- _Task directions_: Continue the court decision on the shooting of Vicente Delector from where it stops.

On October 2, 1997, the Office of the Provincial Prosecutor of Samar charged the accused with murder in the RTC through the following information, viz.:
That on or about the 8th day of August, 1997, at about 6:00 o'clock in the afternoon, at Barangay Diaz, Municipality of Gandara, Province of Samar, Philippines, and within the jurisdiction of this Honorable Court, the above-named accused, with deliberate intent to kill, with treachery and evident premeditation, did then and there willfully, unlawfully and feloniously attack, assault and shoot one VICENTE DELECTOR alias TINGTING with the use of a firearm (revolver), which the accused had conveniently provided himself for the purpose, thereby inflicting upon the latter mortal wounds on the different parts of his body, which caused the untimely death of said Vicente Delector.

CONTRARY TO LAW.[6]
In his defense, the accused insisted during the trial that the shooting of Vicente had been by accident. His own son corroborated his insistence. According to them, Vicente had gone to their house looking for him, but he had earlier left to go to their mother's house nearby in order to avoid a confrontation with Vicente; however, Vicente followed him to their mother's house and dared him to come out, compelling Antolin to intervene and attempt to pacify Vicente. Instead, Vicente attacked Antolin, which forced the accused to go out of their mother's house. Seeing Vicente to be carrying his gun, he tried to wrest the gun from Vicente, and they then grappled with each other for control of the gun. At that point, the gun accidentally fired, and Vicente was hit.[7]

Ruling of the RTC

After trial, the RTC rendered its decision,[8] finding the accused guilty of murder, and disposing:
WHEREFORE, accused Armando Delector is hereby found GUILTY beyond reasonable doubt of the crime of Murder and is hereby meted a penalty of RECLUSION PERPETUA.

Accused shall likewise indemnify the heirs of Vicente Delector the sum of Php50,000.00, actual damages of Php12,000.00, moral damages of Php30,000.00 and costs.

- _Recorded data_:
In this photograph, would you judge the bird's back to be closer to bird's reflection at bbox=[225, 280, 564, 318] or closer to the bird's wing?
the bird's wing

- _Task result_:
In line with Section 5, Rule 114 of the Rules on Criminal Procedure, the Warden of the Sub-Provincial Jail, Calbayog City, is hereby directed to immediately transmit the living body of the accused Armando Delector to the New Bilibid Prison at Muntinlupa City, Metro Manila where he may remain to be detained. The accused shall be credited for the period he was under preventive detention provided he has previously expressed his written conformity to comply with the discipline, rules and regulations by the detention center, otherwise he shall be entitled to only 4/5 thereof pursuant to Article 29 of the Revised Penal Code, as amended.

SO ORDERED.[9]
Decision of the CA

Aggrieved, the accused appealed, contending that:
I

THAT THE LOWER COURT ERRED GIVING FULL FAITH AND CEREDENCE TO THE TESTIMONIES OF THE PROSECUTION WITNESSES; and

II

THAT THE LOWER COURT ERRED IN FINDING THE ACCUSED-APPELLANT GUILTY BEYOND REASONABLE DOUBT OF THE CRIME OF MURDER.
Nonetheless, the CA affirmed the conviction for murder subject to an increase of the moral damages to P50,000.00,[10] to wit:
WHEREFORE, in view of the foregoing premises, judgment is hereby rendered by us DENYING the appeal filed in this case and AFFIRMING the decision of the lower court in Criminal Case No. 3403 with the MODIFICATION that the award of moral damages is increased to P50,000.00.

SO ORDERED.
The CA opined that the exempting circumstance of accident was highly improbable, stating:
Indeed, given the circumstances surrounding the death of the victim, it is highly improbable that the same was due to an accident. It is unlikely that the accused-appellant would purposely set out and grapple with the victim who, if he is to be believed, was already armed with a gun while he (accused-appellant) was totally unarmed. Such actuation is utterly inconsistent with the ordinary and normal behavior of one who is facing imminent danger to one's life, considering the primary instinct of self-preservation. But then, even granting that the accused-appellant merely acted in defense of his other brother, Antolin, his failure to help or show concern to the victim, who was also his brother, casts serious doubts to his defense of accident.

Furthermore, a revolver, the gun involved in this case, is not one that is prone to accidental firing because of the nature of its mechanism. Considerable pressure on the trigger must have been applied for it to have fired.[11]
Hence, this appeal, in which the accused insists that:
I

THE COURT A QUO GRAVELY ERRED IN GIVING FULL FAITH AND CREDENCE TO THE TESTIMONIES OF THE PROSECUTION WITNESSES.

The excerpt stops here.